Many statistical measures could be used to compare the triumphs of New Economy America to the floundering old economies of Europe and Japan: American productivity was up (at least it was in the second half of 1999), American growth was up, American stock markets were way, way, way up. Perhaps the most important markers of American uniqueness, though, were the different ways in which this New Economy chose to dole out the benefits of prosperity to different social classes. For the majority of American workers, wages through the nineties either fell or barely kept pace with inflation. But for top corporate executives these really were years in which to stand up and say "I Am." According to Business Week magazine, CEO compensation during the decade went from 85 times more than what average blue-collar employees received in 1990 to some four hundred and seventy-five times what blue collar workers received in 1999. In Japan, meanwhile, that multiple stood at about 11 times and in Britain, the country most enamored of New Economy principles after the US itself, only 24 times. And these were average numbers, remember. Some chief executives did far better: In 1997, Jack Welch, the much-revered CEO of General Electric, was paid some 1,400 times the average wage earned by his blue-collar workers in the US—and 9,571 times the average wage earned by Mexican industrial workers, who made up an increasing percentage of the GE workforce as production was moved to the region just across the border.

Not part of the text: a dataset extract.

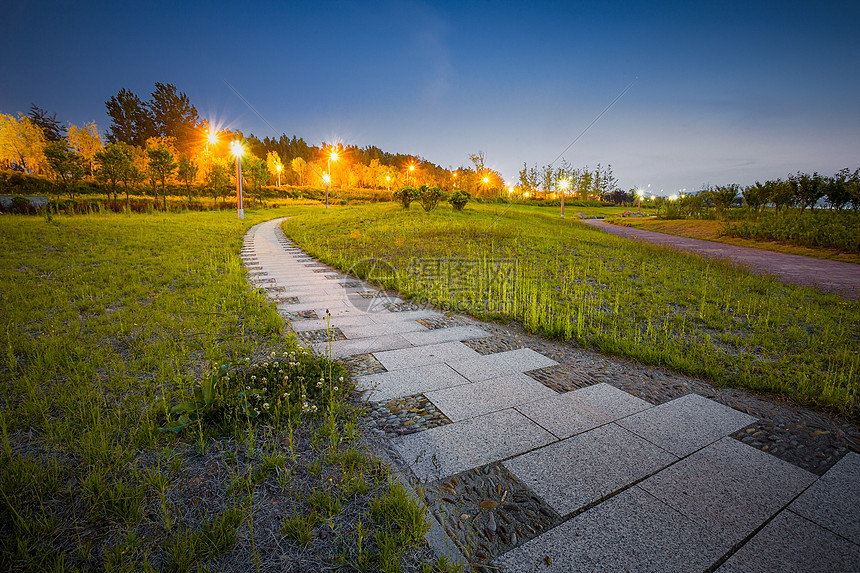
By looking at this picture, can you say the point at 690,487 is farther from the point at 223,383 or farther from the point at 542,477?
the point at 223,383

What was true for CEOs was also true for the social class to which they belonged. The wealth of America's most privileged ballooned during the age of Clinton. Thanks to the feats of the Dow, the country's richest 1 percent found themselves happily holding an estimated 40.1 percent of the country's wealth in 1997, up from 35.7 percent in 1989 (and from only 20.5 percent in 1979). By the third year of the Man from Hope's first term, the country's next richest 9 percent were the proud owners of 33.3 percent of the nation's wealth. Measured according to the more comprehensive standard of inequality known as the "Gini Index," the US was achieving levels of wealth polarization both unique among industrialized nations and, according to economics writer Doug Henwood, not seen on these shores since the 1920s.

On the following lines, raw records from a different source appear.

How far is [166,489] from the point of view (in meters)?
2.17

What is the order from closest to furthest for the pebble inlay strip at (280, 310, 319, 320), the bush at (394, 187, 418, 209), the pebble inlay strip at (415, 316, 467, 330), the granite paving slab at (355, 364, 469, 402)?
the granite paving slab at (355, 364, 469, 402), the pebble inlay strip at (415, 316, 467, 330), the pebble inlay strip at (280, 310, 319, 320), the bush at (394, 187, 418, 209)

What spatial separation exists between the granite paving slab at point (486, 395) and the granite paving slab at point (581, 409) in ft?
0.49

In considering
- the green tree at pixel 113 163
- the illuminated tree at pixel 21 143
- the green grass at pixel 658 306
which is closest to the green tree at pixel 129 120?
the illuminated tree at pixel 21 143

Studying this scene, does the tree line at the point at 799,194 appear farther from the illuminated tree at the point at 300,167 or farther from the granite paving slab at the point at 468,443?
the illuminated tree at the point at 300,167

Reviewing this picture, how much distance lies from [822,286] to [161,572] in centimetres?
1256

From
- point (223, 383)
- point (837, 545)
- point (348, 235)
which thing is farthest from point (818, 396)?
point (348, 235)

But what made the new draughts of wealth especially sweet was the exclusion of the bulk of the population from the boom times. This was most definitely not a matter of bad luck: While the inevitable trickle-down had its predictable effects (booming service industries, great innovation in luxury products, the return of servants to the homes of the rich), many of the usual mechanisms that allowed workers to participate in boom economies had been shut down. For the boldest American thinkers this was an integral part of the "New Economy," one of the things that made it "new." Stock markets, now enthroned as the judge of all economic value, massively rewarded those companies and those CEOs most ruthlessly committed to laying off great swathes of their workforce. Or take the nation's productivity figures, of which so much was made in the late nineties. Before the nineties, productivity had been a meaningful measure precisely because it signified real economic advances for the entire population. Growing productivity was, in fact, just about the only condition under which neoclassical economics was willing to acknowledge that wage increases were justified. But while productivity numbers in the final years of the decade grew at rates not seen since the 1960s, what put them on the front page and made them the subject of breathless commentary in Wired and on CNBC was that this connection to higher wages no longer seemed to exist. Wages remained stagnant even while productivity increased; the advances were funneled directly into stock prices. This was the reason productivity announcements in the late nineties were greeted with such jubilation: The people who got richer as workers became more productive were stockholders.